• _Над чем работать_: Оформите записи как JSON-список строк, где каждой строке соответствует отдельная строка списка, а пустые строки пропущены. Начните со строки, в которой есть «Óculos de Sol», закончите строкой, в которой есть «Öldrucksensor-Adapter, tragbar, silberfarben, Stecker», и изображения в ответ не включайте.

• _Исходные данные_:
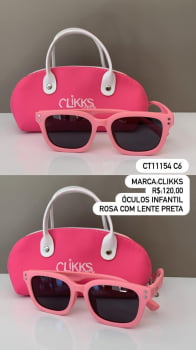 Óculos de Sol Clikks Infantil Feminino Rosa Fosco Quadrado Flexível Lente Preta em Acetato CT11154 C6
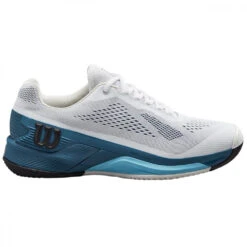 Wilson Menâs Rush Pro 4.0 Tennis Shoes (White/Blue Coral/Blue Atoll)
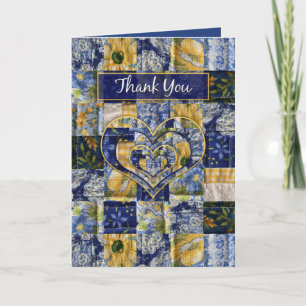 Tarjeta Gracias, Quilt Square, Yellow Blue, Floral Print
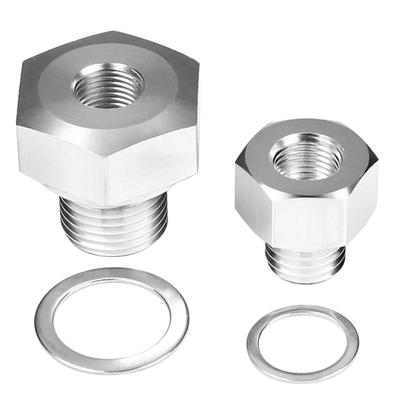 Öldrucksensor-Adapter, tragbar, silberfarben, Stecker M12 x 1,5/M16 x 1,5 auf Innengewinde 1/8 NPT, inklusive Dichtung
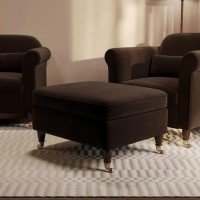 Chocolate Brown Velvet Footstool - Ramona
* * *
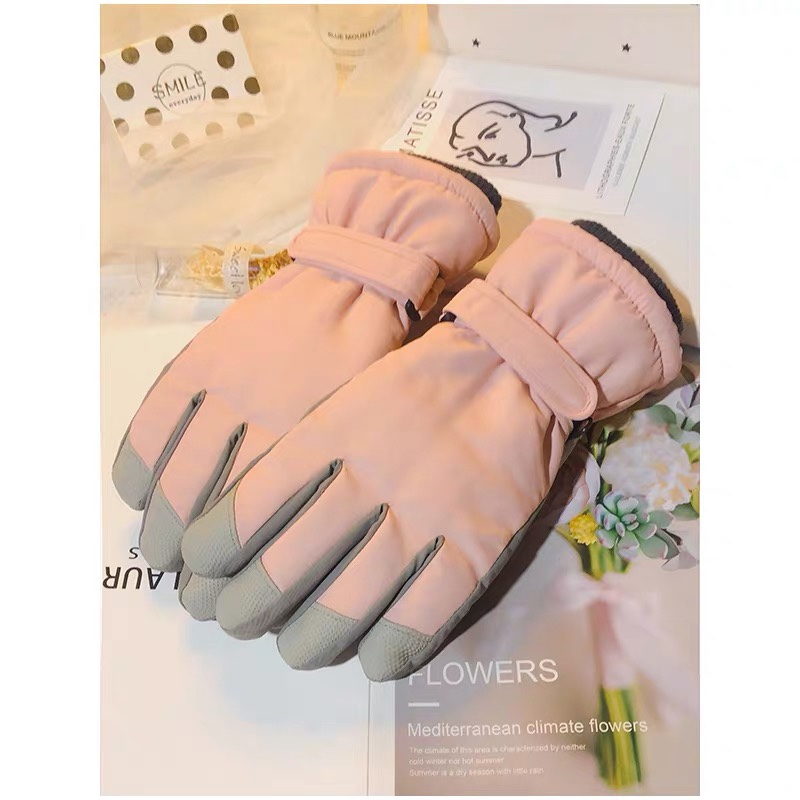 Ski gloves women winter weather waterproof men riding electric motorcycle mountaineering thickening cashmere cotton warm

• _Готовое решение_:
[
  " Óculos de Sol Clikks Infantil Feminino Rosa Fosco Quadrado Flexível Lente Preta em Acetato CT11154 C6",
  " Wilson Menâs Rush Pro 4.0 Tennis Shoes (White/Blue Coral/Blue Atoll)",
  " Tarjeta Gracias, Quilt Square, Yellow Blue, Floral Print",
  " Öldrucksensor-Adapter, tragbar, silberfarben, Stecker M12 x 1,5/M16 x 1,5 auf Innengewinde 1/8 NPT, inklusive Dichtung"
]